Biting the hand that brings veterinary care in a bad economy
I have a job so I shouldn’t be complaining. But here comes another one of Dr. K’s “It’s the economy, Stupid!” rants, anyway...
This past week I performed one extensive feline dental (with extractions), undertook a canine spay (with multiple, retained puppy teeth extractions) and treated a dog with severe skin disease...among a multitude of other basic veterinary service offerings.
These three examples, however, were notable for their one similarity: I didn’t get paid. Not a dime. Nada. And I’m not likely to see any of it––ever.
Only one of the three clients behind these wily financial escapades informed me of her difficult financial circumstances ahead of time. Still, I didn’t think the $67 bill for this new client’s itchy dog (which I hustled to keep at a seriously bare minimum) would go unpaid as a result of her sad story. Instead, I received a promissory note to pay in three installments. (Three!) Not even a five-dollar bill in her possession as an act of good faith.
Then there were the other two. They received estimates in advance. They received phone calls during the procedure to obtain approvals for estimate adjustments based on the new circumstances. And in both cases they OK’ed the dental extractions. (So you know, it’s hard to know you need to perform extractions until you get a pet under and perform a thorough oral exam, ideally with X-rays).

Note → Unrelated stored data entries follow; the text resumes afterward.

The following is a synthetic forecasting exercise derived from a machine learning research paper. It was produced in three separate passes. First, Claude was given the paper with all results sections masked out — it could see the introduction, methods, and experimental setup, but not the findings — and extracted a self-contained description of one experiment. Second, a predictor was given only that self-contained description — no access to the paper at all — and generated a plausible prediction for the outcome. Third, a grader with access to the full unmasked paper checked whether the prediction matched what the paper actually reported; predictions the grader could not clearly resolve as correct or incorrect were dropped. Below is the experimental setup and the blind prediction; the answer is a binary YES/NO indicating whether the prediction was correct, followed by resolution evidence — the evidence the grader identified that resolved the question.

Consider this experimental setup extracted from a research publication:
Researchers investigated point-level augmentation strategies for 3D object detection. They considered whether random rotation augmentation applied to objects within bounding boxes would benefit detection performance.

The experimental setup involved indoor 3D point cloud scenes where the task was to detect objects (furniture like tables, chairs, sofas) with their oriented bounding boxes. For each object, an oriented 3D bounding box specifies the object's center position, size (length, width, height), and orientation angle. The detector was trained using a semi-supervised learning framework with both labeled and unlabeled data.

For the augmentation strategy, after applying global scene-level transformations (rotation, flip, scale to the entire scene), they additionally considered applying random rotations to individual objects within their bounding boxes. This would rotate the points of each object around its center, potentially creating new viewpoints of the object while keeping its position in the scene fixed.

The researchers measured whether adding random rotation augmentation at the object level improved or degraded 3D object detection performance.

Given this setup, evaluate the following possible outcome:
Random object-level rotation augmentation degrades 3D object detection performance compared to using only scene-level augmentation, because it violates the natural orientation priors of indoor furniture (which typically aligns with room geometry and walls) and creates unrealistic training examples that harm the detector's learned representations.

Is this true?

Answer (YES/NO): YES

Yet both parents arrived to take home their babes having conveniently forgotten their wallets. What are you going to do? Take back the E-collar and the pain meds until they pay? Hold the pets for ransom?

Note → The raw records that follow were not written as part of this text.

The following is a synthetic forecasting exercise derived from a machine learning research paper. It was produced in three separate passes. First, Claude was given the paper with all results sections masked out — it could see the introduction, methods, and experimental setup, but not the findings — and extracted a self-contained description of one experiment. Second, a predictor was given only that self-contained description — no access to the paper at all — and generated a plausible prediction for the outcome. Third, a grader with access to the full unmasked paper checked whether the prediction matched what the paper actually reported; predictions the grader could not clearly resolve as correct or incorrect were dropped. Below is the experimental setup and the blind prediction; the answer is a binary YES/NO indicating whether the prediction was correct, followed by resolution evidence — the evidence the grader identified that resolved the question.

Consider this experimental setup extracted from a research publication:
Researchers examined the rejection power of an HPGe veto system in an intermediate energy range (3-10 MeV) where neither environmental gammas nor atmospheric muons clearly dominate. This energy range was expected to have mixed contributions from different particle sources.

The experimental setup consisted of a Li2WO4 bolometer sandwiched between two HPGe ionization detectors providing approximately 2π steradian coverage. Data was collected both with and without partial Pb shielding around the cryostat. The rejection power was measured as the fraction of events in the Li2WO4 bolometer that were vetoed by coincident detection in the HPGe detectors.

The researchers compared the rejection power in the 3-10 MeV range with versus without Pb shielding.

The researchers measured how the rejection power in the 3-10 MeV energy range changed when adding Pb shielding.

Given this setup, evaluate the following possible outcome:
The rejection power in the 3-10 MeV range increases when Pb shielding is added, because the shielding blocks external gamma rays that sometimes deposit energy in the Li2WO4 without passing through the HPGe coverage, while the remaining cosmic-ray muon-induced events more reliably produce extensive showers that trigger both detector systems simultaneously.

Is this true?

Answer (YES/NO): NO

Last week's parvo pup nonpayment at least came through with half. But these others? I'm pretty sure they're gone for good. And some might say...good riddance.
This is happening more and more often to us. Twelve months ago it might have raised eyebrows to hear someone confess to having left a checkbook home, but we would have let it slide with the aplomb of those who know it’s a rare occurrence...and know they’ll see these clients again.
Lately, however, there’s a new game afoot. We’ve been getting at least one unpaid-for, never-see-‘em-again bills a week––and, by this, I mean they’re not from our tried-and-true regulars.
That’s why my policy is changing. Forgive me for asking for your dollars up front, but when I don’t know you well and I’ve just worked for an hour on your pet and spent untold dollars on X-rays and surgical packs and staff, what’s my alternative? Risk the wallet trick?
You may think me callous. If you were to be arrive at my hospital not knowing my predicament you might even think me a money-grubbing, veterinary Machiavelli.
But I’m not. Not at all. Tell me you can’t pay today and I swear I’ll help. I’ll find freebies to treat fleas and other parasites. I’ll swing a shot. I’ll cough up some antibiotics. I’ll do what can. But don’t make me feel like a chump.
The best thing you can do in this economy is to ask for a willing hand. The worst thing you can do is bite it.